--- Vorliegender Text ---
Vohburg
"Bisher habe ich nur einmal eingegriffen"

Renate Schleibinger ist die Souffleuse am Burgberg - Zur Not ruft sie auch den Namen des Schauspielers

12.07.2019 | Stand 02.12.2020, 13:31 Uhr
Warten auf den Einsatz: Souffleuse Renate Schleibinger sitzt mit dem Textbuch vor der Tribüne. −Foto: Brunner

Vohburg (PK) Am besten ist es, wenn Renate Schleibinger bei den Aufführungen der Vohburger Freilicht-Festspiele den ganzen Abend nichts sagt.

Denn dann hat alles geklappt - zumindest mit den Texten und Einsätzen der Schauspieler. Denn Schleibinger ist die Souffleuse und kommt nur zum Einsatz, wenn jemand einen Texthänger hat. "Bisher habe ich nur einmal eingegriffen", sagt Schleibinger vor den drei letzten Vorstellungen auf dem Burgberg an diesem Wochenende.
--- Einträge ---
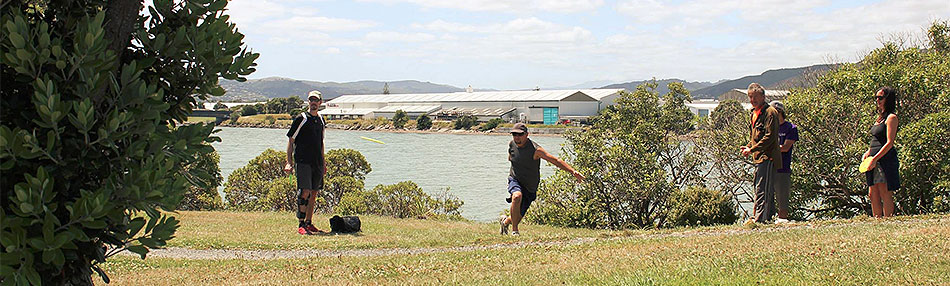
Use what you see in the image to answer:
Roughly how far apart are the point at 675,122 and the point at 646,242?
545 inches

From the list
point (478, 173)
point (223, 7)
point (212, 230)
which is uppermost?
point (223, 7)

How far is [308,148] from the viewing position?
---
● **Aufgaben**:
1. Wiederhole aus dem Artikel über die Souffleuse wortgetreu den Abschnitt, der mit „Denn dann hat“ beginnt und bis einschließlich „an diesem Wochenende.“ reicht.
2. Nenne alle Wörter im Artikel über die Souffleuse, die mit der Buchstabenfolge „Text“ beginnen.
3. Setze den Artikel über die Souffleuse nach seinem letzten Satz fort.

● **Antworten**:
1.
Denn dann hat alles geklappt - zumindest mit den Texten und Einsätzen der Schauspieler. Denn Schleibinger ist die Souffleuse und kommt nur zum Einsatz, wenn jemand einen Texthänger hat. "Bisher habe ich nur einmal eingegriffen", sagt Schleibinger vor den drei letzten Vorstellungen auf dem Burgberg an diesem Wochenende.

2. Textbuch, Texten, Texthänger

3.
Man vermutet eine Souffleuse versteckt, am besten in einer Muschel, damit sie aus dem Publikum niemand sehen kann. Weit gefehlt: Schleibinger sitzt in Vohburg in der ersten Reihe, das dicke Textbuch in der Hand. "Ich muss nur da sein", umschreibt sie es. Und sieht sich als mentale Unterstützung für das Ensemble: "Ich sitze da, und für die Schauspieler ist alles gut. " Und wenn sie gebraucht wird, weiß sie es schon vorher: "Ich erkenne am Gesichtsausdruck der Schauspieler, ob sie meine Hilfe brauchen. "

"Jeder hat mal einen Blackout", weiß Schleibinger. Wenn einem Schauspieler der Text abhanden kommt oder wenn er denkt, er sei fertig mit seinem Einsatz. Wenn die Souffleuse dann eingreift, ist es ihr egal, ob es das Publikum merkt: "Einmal habe ich einem Schauspieler einen Satz fast schon zugeschrien. Und er hat nicht reagiert. Dann habe ich seinen Namen gerufen, und er war wieder da. " Schleibinger geht aber stets behutsam ans Werk: "Ich setze erst ein, wenn ich merke, jetzt geht gar nichts mehr. "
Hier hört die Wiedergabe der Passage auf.